I've got a multi-threaded program, with threads communicating via channels. Unfortunately, over time, the thread count decreases. I know the threads die because with sometimes another thread will raise an exception with a "thread died" message when they try to send a message over a channel. I also monitor the process's thread count and can see it gradually decreasing. The threads that do die seem to have random problems under ARC/ORC, but don't show any errors at all under refc.
When I run the program with Valgrind there are no problems reported, and threads don't seem to die, but it's very slow and doesn't use all cores. I read that Valgrind is a VM where there are fewer potential problems such as alignment issues.
Has anyone seen this before?
Thanks, I've made sure I'm using --mm:orc -d:useMalloc but the issue persists without any information on why threads are dying, even with Valgrind.
On Windows I don't see the same issue. It seems this is Linux specific.
I'm using channels 1:1 right now, channels shared between threads sounds good though, unless there's a performance hit (will have to benchmark).
If new channels don't fix the issue I'll work on a minimum program to reproduce the issue.
I've updated my code to make sure globals aren't used. I now get an exceptions. I've actually seen similar exceptions before, except when I was preparing to write the initial post in this thread.
I didn't yet have stacktrace on for this one:
double free or corruption (fasttop)
Traceback (most recent call last)
/.choosenim/toolchains/nim-1.6.6/lib/system/seqs_v2.nim(114) myThread
/.choosenim/toolchains/nim-1.6.6/lib/system/arc.nim(164) nimRawDispose
SIGABRT: Abnormal termination.
This was one where I was iterating through an array of an object type:
/.choosenim/toolchains/nim-1.6.6/lib/system/orc.nim(494) nimDecRefIsLastCyclicStatic
/.choosenim/toolchains/nim-1.6.6/lib/system/orc.nim(466) rememberCycle
/.choosenim/toolchains/nim-1.6.6/lib/system/orc.nim(146) unregisterCycle
SIGSEGV: Illegal storage access. (Attempt to read from nil?)
Segmentation fault
I think I've fixed the problem. The first/biggest problem was no errors from Valgrind. I had some code using a DB connection with a global, but this wasn't used by any threads I created so I didn't think it was a big deal. I fixed that and some other issues.
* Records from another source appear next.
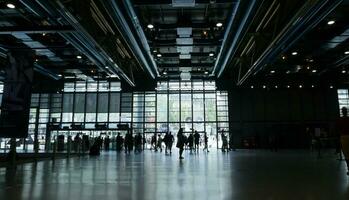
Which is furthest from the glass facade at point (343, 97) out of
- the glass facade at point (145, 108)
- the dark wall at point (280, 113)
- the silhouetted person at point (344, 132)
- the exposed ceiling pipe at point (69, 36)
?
the silhouetted person at point (344, 132)

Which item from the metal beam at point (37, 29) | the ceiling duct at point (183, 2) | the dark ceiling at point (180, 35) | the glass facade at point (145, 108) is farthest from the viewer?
the glass facade at point (145, 108)

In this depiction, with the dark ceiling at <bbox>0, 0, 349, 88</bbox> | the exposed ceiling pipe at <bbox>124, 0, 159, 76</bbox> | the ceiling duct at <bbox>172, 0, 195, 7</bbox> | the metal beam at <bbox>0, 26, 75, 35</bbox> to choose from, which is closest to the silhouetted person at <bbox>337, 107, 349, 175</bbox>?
the dark ceiling at <bbox>0, 0, 349, 88</bbox>

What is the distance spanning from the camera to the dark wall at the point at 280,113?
28.8m

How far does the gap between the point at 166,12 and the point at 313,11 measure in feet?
23.7

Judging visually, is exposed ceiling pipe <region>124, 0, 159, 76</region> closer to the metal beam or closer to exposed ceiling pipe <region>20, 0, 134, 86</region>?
exposed ceiling pipe <region>20, 0, 134, 86</region>

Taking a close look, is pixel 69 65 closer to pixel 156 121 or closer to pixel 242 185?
pixel 156 121

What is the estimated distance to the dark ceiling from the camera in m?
12.5

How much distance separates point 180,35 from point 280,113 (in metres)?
16.7

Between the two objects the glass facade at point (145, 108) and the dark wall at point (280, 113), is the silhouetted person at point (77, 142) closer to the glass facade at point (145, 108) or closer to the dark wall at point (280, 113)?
the glass facade at point (145, 108)

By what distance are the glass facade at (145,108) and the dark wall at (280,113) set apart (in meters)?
1.39

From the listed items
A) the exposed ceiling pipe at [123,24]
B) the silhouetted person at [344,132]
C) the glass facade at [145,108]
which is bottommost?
the silhouetted person at [344,132]

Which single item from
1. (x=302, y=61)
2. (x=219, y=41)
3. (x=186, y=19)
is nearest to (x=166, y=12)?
(x=186, y=19)

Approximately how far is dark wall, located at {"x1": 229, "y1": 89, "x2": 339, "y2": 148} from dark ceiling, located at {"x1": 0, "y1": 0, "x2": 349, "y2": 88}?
85.9 inches

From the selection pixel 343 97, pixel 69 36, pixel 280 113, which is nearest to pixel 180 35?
pixel 69 36
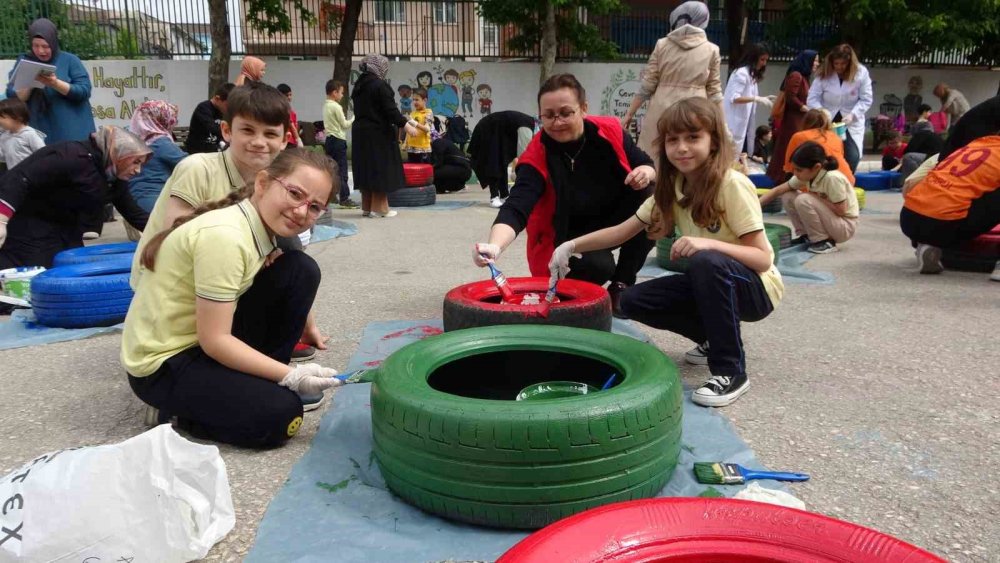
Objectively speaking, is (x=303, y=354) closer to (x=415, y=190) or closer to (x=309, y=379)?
(x=309, y=379)

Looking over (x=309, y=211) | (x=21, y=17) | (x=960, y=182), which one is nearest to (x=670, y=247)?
(x=960, y=182)

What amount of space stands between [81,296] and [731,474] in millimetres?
3243

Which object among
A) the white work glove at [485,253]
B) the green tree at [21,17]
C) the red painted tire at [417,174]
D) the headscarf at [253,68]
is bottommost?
the red painted tire at [417,174]

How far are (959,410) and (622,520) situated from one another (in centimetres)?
186

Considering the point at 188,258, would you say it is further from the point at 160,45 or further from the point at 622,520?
the point at 160,45

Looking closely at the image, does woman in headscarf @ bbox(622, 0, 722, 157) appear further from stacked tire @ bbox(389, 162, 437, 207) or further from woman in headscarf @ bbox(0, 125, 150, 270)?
stacked tire @ bbox(389, 162, 437, 207)

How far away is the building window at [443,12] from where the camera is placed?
17.3 metres

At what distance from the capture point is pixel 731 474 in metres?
2.02

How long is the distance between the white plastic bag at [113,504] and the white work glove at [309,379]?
51 centimetres

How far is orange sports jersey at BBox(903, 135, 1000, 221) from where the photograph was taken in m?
4.37

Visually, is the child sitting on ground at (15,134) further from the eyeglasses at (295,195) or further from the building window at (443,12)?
the building window at (443,12)

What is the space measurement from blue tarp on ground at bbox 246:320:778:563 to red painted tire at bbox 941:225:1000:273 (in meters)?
3.24

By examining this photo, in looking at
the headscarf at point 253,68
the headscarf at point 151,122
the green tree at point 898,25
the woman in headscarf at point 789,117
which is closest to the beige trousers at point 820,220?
the woman in headscarf at point 789,117

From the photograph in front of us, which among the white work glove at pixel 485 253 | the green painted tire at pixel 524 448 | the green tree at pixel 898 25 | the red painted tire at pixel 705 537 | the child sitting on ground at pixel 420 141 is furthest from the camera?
the green tree at pixel 898 25
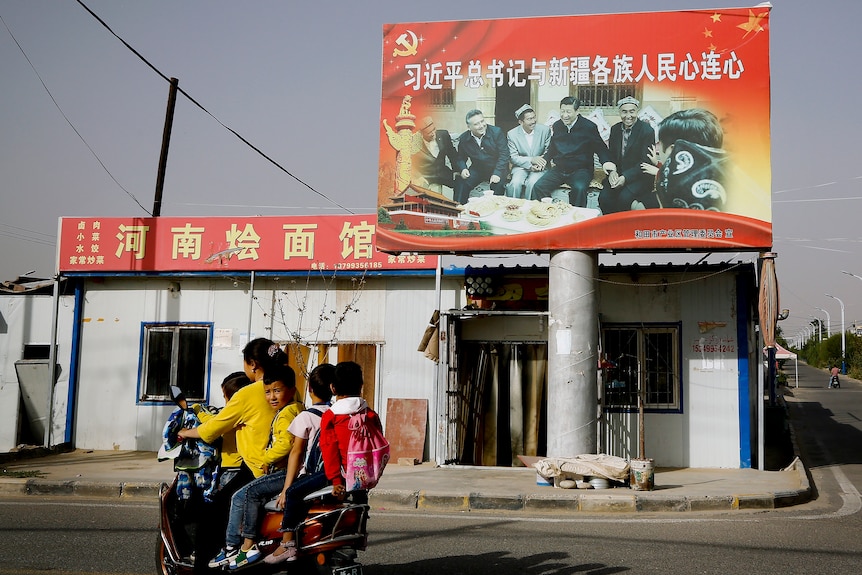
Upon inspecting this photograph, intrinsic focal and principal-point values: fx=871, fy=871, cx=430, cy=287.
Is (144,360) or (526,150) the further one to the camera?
(144,360)

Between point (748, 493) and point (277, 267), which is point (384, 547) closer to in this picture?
point (748, 493)

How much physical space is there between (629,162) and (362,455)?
8.17 meters

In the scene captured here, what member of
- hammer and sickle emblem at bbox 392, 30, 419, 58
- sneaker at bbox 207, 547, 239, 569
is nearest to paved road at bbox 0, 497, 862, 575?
sneaker at bbox 207, 547, 239, 569

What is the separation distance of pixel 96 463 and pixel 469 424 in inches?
228

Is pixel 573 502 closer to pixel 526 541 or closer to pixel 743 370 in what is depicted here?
pixel 526 541

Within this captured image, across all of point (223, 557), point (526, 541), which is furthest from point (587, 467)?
point (223, 557)

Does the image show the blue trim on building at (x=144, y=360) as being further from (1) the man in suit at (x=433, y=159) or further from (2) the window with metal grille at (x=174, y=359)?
(1) the man in suit at (x=433, y=159)

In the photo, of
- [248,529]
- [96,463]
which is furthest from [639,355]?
[248,529]

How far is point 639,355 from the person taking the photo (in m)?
13.6

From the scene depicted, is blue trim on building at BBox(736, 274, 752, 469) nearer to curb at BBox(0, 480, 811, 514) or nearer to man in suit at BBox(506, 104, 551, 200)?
curb at BBox(0, 480, 811, 514)

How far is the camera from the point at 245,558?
17.4 ft

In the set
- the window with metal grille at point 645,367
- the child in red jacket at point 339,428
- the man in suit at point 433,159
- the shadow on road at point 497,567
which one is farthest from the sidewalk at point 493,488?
the child in red jacket at point 339,428

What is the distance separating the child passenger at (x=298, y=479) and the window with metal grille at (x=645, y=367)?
344 inches

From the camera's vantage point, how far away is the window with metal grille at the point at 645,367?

Then Valgrind started showing errors and I've fixed those. Now my program seems stable again, but I continue to test.
I'm actually not yet using the new channels, I'd rather only do that if I have to. But thanks for the advice.
I think I've solved the original problem now. My user on the Linux instance had a very limited number of open file descriptors available as shown by ulimit -n. Increasing this limit to a higher number seems to fix it.
This also explains why the problem wasn't seen running the same program under Windows or on Linux with Valgrind, since both are different environments which presumably don't have the limitation my Linux user had.
It looks like the issue never went away. However using valgrind --tool=helgrind I found a data race related to Chronicles logging. Initially I thought Chronicles might be able to handle logging from multiple files internally, but to be safe I modified my code to log each thread's output to a separate log file. However the data race still occurred.
If anyone's interested, I've attached a minimal reproducible test case in the issue I logged.